Manuel experimentou o mesmo terror que a rapariga devia ter sentido à aproximação da morte, mas de repente, sentiu-se puxado para trás, libertou-se das mãos de Ricardo e viu que a força que o puxara não era senão Bruno, que agora agarrava Ricardo pelo colarinho e o acusava:
 
–  Eu sabia! Eu sabia que não era para a Islândia que ela tinha ido! Sabia muito bem onde ela estava. Só quis sair daqui por uns dias porque já não suportava as suas bebedeiras! Só queria alguns dias de paz... E quando encontrei o corpo na manhã a seguir ao naufrágio, não percebi porque me teria mentido; porque não me tinha dito, quando à noite falava comigo ao telefone, se era na Islândia que estava. Então, suspeitei. Mas não quis acreditar nas minhas próprias suspeitas!

Manuel viu Ricardo libertar-se por momentos das mãos de Bruno para em seguida correr e investir contra ele. E conforme Bruno se desviou do parapeito a que estava encostado para evitar o choque, o excesso de balanço projectou-o no vazio e um grito lancinante encheu a noite.
Manuel sentiu-se mal por ter desconfiado do rapaz, mas acima de tudo, sentia-se grato por ele ter aparecido tão providencialmente. Bruno também parecia espantado, mas ao mesmo tempo aliviado. 

– Não posso acreditar! – disse. – O senhor é o meu turista perdido! Julgámos que não se safava. Bombeiros, Polícia Marítima, Protecção Civil, todos disseram aquilo que eu próprio já sabia. Que era impossível entrar na gruta para o salvar antes de a maré voltar a vazar. A sua mulher está desesperada.

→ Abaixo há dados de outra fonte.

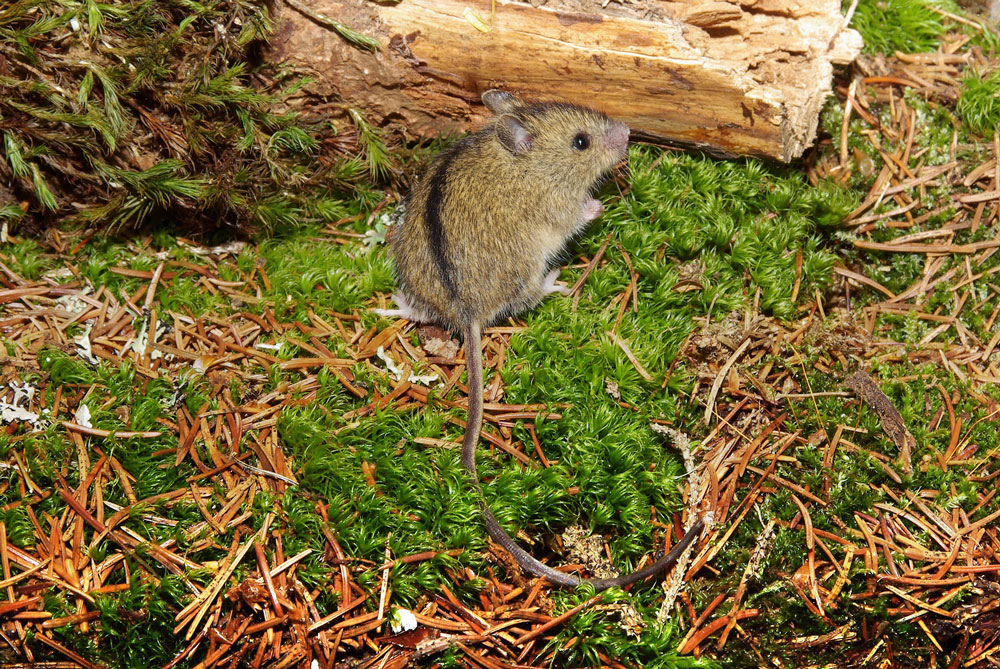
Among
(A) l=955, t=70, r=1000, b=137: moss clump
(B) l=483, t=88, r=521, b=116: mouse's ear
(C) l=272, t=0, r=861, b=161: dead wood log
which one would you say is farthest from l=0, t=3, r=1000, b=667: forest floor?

            Em circunstâncias normais, o primeiro impulso de Manuel teria sido ir a correr sossegar Paula, mas estava demasiado confuso e só lhe ocorreu perguntar: 

– Foi o faroleiro que lhe pediu para vir?
– Não. Foi outra... pessoa.
– Mas como é que soube?
– Quando desconfiei pela primeira vez da verdade, fui até ao lago da gruta e fiz um pedido. Pedi para um dia saber o que tinha realmente acontecido. Hoje, tive um dia cheio de coisas estranhas que acabaram por me conduzir até aqui. E tudo começou quando, depois de o senhor desaparecer, encontrei no meu barco aquilo que tinha atirado para o lago.

E enquanto falava, tirou qualquer coisa do bolso, abriu a mão e mostrou a Manuel um pendente azul translúcido, em forma de cavalo-marinho, com um pequeno encaixe redondo e vazio no lugar do olho.